**Work required**
Begin your copy at the line that holds "Candid Big Booty" and carry it through the final line of the data, writing out each line exactly and omitting pictures.

▬▬▬▬▬▬▬▬▬▬

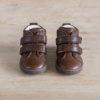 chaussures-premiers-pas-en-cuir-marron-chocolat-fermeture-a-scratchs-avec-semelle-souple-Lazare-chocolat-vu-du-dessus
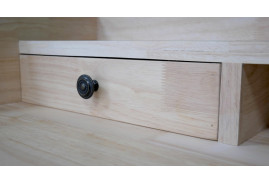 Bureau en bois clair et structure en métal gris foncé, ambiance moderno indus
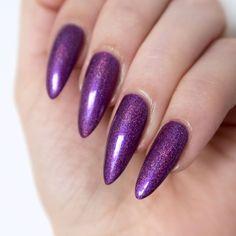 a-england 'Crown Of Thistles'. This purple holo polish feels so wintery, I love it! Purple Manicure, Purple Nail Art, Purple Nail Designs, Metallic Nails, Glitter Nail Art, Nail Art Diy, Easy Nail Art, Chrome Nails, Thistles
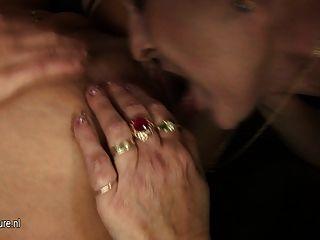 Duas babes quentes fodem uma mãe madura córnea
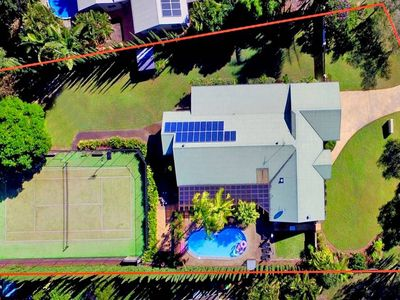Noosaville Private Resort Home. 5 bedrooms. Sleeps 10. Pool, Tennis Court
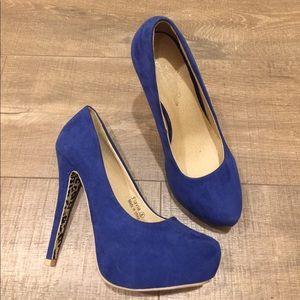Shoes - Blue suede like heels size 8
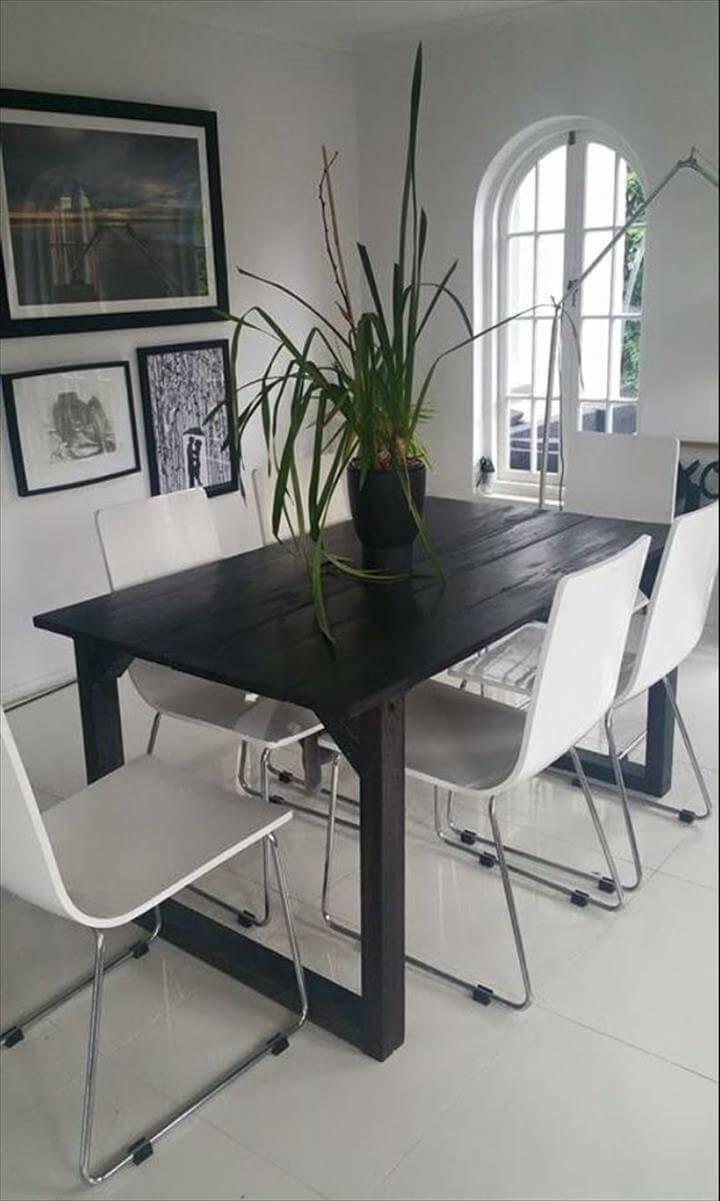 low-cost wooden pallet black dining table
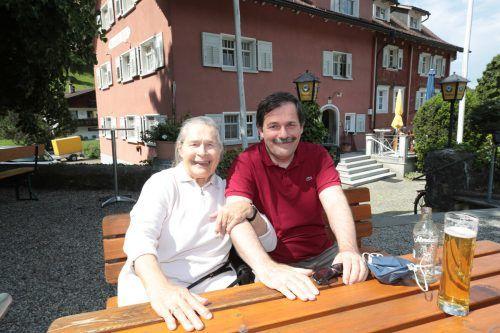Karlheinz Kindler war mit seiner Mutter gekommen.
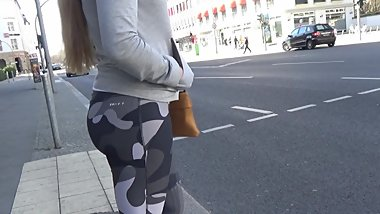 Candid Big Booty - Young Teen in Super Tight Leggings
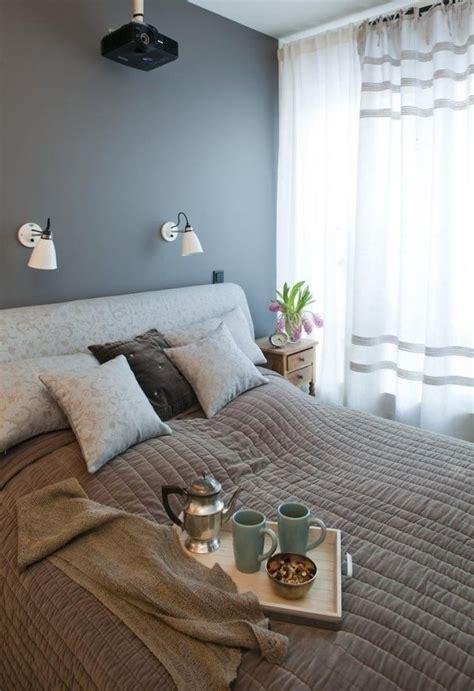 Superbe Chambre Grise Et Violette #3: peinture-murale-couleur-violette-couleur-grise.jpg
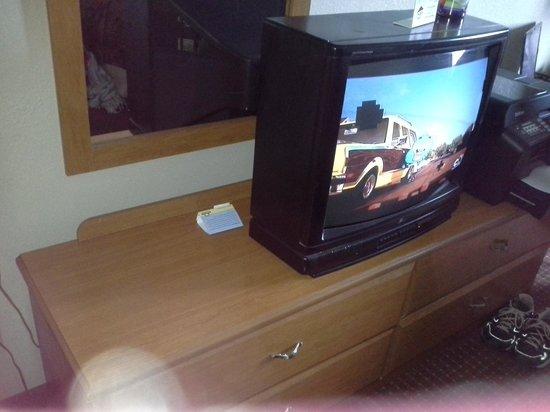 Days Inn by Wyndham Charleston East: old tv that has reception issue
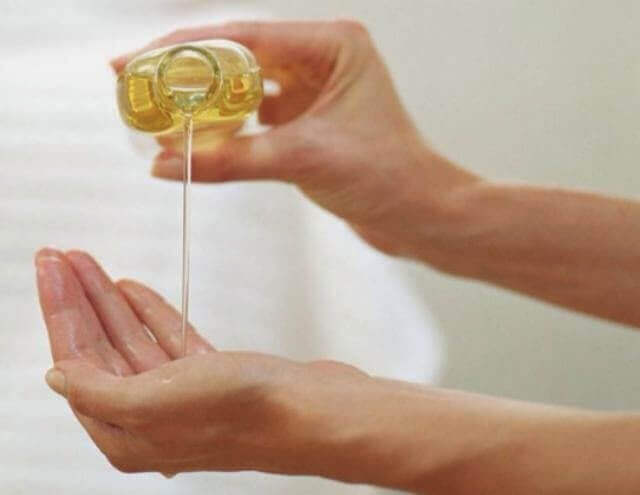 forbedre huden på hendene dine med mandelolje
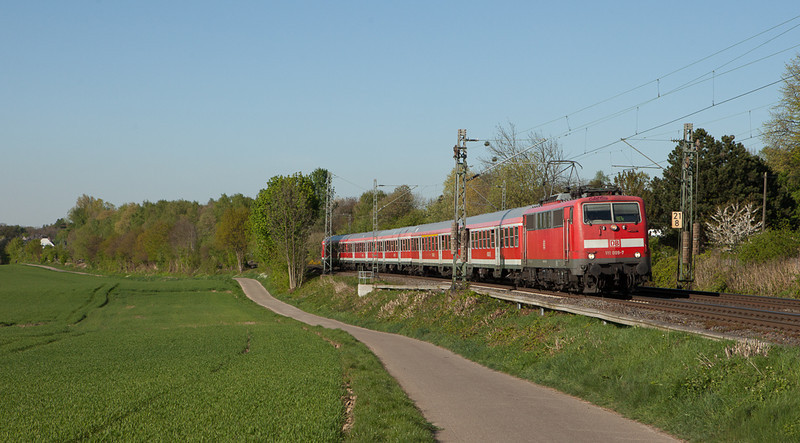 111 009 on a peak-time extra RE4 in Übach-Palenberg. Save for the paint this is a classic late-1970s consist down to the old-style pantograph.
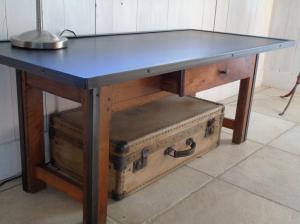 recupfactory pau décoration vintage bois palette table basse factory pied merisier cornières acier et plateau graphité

▬▬▬▬▬▬▬▬▬▬

**Written response**
 Candid Big Booty - Young Teen in Super Tight Leggings
 Superbe Chambre Grise Et Violette #3: peinture-murale-couleur-violette-couleur-grise.jpg
 Days Inn by Wyndham Charleston East: old tv that has reception issue
 forbedre huden på hendene dine med mandelolje
 111 009 on a peak-time extra RE4 in Übach-Palenberg. Save for the paint this is a classic late-1970s consist down to the old-style pantograph.
 recupfactory pau décoration vintage bois palette table basse factory pied merisier cornières acier et plateau graphité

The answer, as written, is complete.